ATHENS – Greece’s New Democracy government ordered more measures to try to stop the spread of the coronavirus, including banning spectators at athletic matches and halting student trips within the country amid fears the situation will get worse.

Recreation and support centers for the elderly, one of the highest-risk groups, will be closed for two weeks, the same term for the suspension of school trips in the run-up to Easter with a contingency plan in place to close off public gathering spots as tourism’s high season looms.

There were 73 cases of the virus, now known as COVID-19, as of March 9 but health officials said it will grow with the apex expected by late April or early May, Angelos Hatzakis and Vana Sypsa, professors of epidemiology at Athens University, wrote in Kathimerini.

Conferences and conventions also won’t be allowed, another prime source of revenue and key to bringing in foreign business people for meetings and as the economic effect is being studied with worries it will undercut a nascent recovery from a long economic and austerity crisis.

Prime Minister Kyriakos Mitsotakis met with Health Minister Vassilis Kikilias and other key cabinet ministers, as well as with health experts, to discuss how to deal with the almost certainty the virus will spread, especially in western Greece where members of a religious group who went to Israel and Egypt came back with the disease and infected others.
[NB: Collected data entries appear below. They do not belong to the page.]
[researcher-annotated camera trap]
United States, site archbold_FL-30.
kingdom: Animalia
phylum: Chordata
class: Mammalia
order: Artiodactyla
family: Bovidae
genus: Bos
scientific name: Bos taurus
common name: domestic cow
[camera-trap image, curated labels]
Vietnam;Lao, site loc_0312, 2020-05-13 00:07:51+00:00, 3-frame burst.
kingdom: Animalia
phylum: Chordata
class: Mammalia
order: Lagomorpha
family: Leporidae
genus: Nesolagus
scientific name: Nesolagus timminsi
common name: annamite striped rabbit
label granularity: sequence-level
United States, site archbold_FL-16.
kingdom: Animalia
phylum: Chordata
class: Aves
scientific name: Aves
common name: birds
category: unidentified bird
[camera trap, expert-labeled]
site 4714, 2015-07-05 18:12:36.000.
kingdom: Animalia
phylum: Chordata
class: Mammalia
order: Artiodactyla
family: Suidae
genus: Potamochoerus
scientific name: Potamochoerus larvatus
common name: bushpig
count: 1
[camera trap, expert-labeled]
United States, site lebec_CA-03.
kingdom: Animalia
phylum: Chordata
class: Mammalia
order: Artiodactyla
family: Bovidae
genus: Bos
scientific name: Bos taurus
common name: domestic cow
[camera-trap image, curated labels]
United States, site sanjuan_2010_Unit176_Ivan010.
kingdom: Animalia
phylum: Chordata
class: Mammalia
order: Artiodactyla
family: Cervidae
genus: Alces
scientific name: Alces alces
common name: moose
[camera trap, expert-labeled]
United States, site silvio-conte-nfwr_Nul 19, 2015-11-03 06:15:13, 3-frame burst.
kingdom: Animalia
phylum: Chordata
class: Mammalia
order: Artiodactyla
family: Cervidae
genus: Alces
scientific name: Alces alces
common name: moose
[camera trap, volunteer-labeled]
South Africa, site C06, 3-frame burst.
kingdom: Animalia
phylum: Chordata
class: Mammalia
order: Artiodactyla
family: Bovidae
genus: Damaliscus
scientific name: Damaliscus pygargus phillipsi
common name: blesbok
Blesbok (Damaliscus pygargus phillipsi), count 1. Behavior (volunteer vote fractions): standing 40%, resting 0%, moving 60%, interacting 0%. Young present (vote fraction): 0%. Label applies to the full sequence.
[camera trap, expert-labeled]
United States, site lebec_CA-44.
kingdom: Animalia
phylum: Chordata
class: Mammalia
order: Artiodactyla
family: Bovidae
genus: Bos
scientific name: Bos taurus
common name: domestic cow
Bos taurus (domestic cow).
Also set to be implemented are emergency measures that have 15 hospitals on standby and the government planning to commandeer private clinics as well, with each of the facilities having two to four negative pressure chambers to treat patients in isolation.

The health ministry set up a telephone hotline, 1135, for information about the virus and said people should take measures especially frequent washing of hands.

Jenny Kremastinou, of the National School of Public Health, told the paper that people should take precautions when touching everyday items such as door handles (particularly on public transportation), TV remote controls, keyboards (particularly at bank ATMs,) elevator buttons and also bank notes.